Metabolic dysfunction-associated fatty liver disease (MAFLD), defined as hepatosteatosis with type 2 diabetes mellitus, overweight/obesity or metabolic dysregulation, has been proposed as a new feature of chronic liver disease. Fatty acid-binding protein 4 (FABP4) is expressed in adipose tissue, and secreted FABP4 is associated with the development of insulin resistance and atherosclerosis.
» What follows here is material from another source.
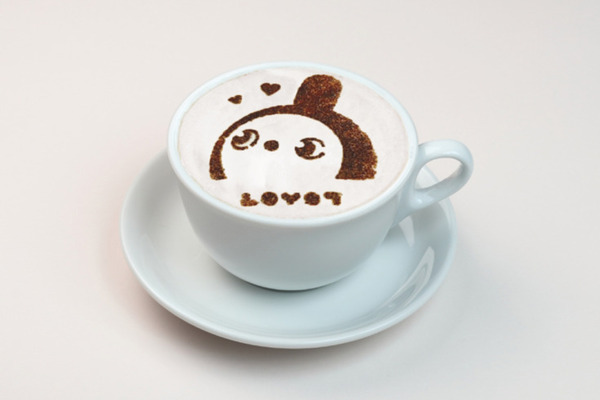 川崎「LOVOT Cafe」バレンタイン・ホワイトデーメニューが新登場！ハートモチーフのオリジナルグッズも販売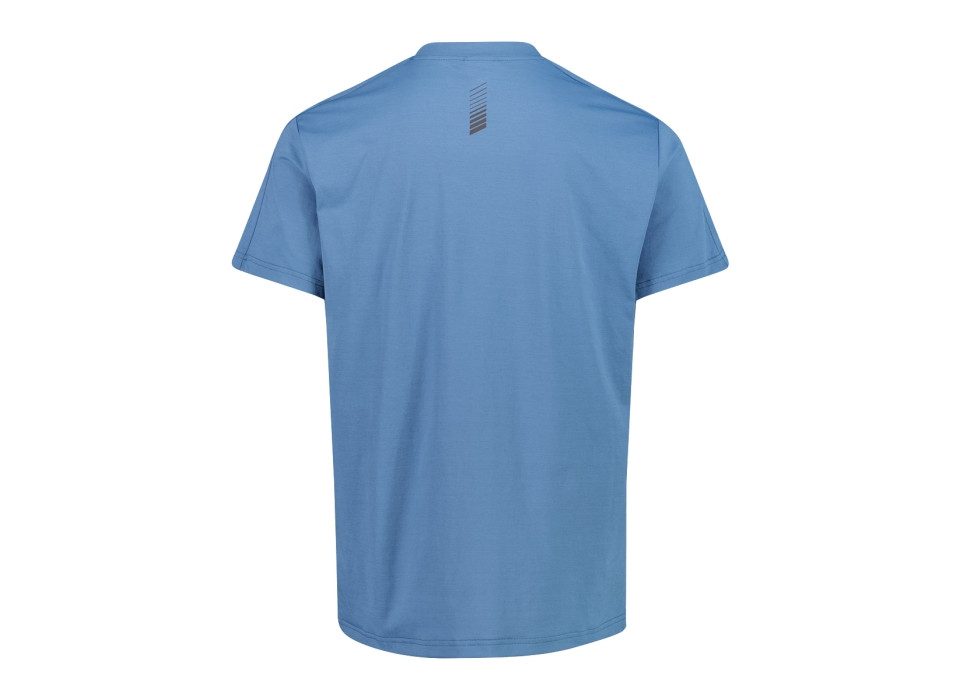 CMP T-Shirt Leisure Line Tee blue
However, the relationship between MAFLD and FABP4 has not been fully addressed.

Materials and Methods

Associations of MAFLD with metabolic markers including FABP4, fibroblast growth factor 21 (FGF21) and adiponectin were investigated in 627 subjects (men/women: 292/335) in the Tanno-Sobetsu Study, a population-based cohort.

Results

The mean age was 65 years (range: 19~98 years, median [interquartile range]: 68 [56-76] years). Hepatosteatosis was determined by fatty liver index (FLI), and FLI≥35 for men and FLI≥16 for women were used for detection of fatty liver as previously reported using 14,471 Japanese subjects. FLI was positively correlated with systolic blood pressure (SBP) and levels of FABP4 (r=0.331, P<0.001), FGF21, HOMA-R as an insulin resistance index and urate and was negatively correlated with levels of high-density lipoprotein cholesterol (HDL-C) and adiponectin. FABP4 concentration was independently associated with FLI after adjustment of age, sex, SBP and levels of urate, HDL-C, HOMA-R, adiponectin and FGF21 in multivariable regression analysis. Logistic regression analysis showed that FABP4 was an independent predictor of MAFLD after adjustment of age, sex, presence of diabetes mellitus, hypertension and dyslipidemia, and levels of urate, HOMA-R, adiponectin and FGF21.

Conclusions

FABP4 concentration is independently associated with FLI and is an independent predictor of MAFLD in middle-aged and elderly individuals.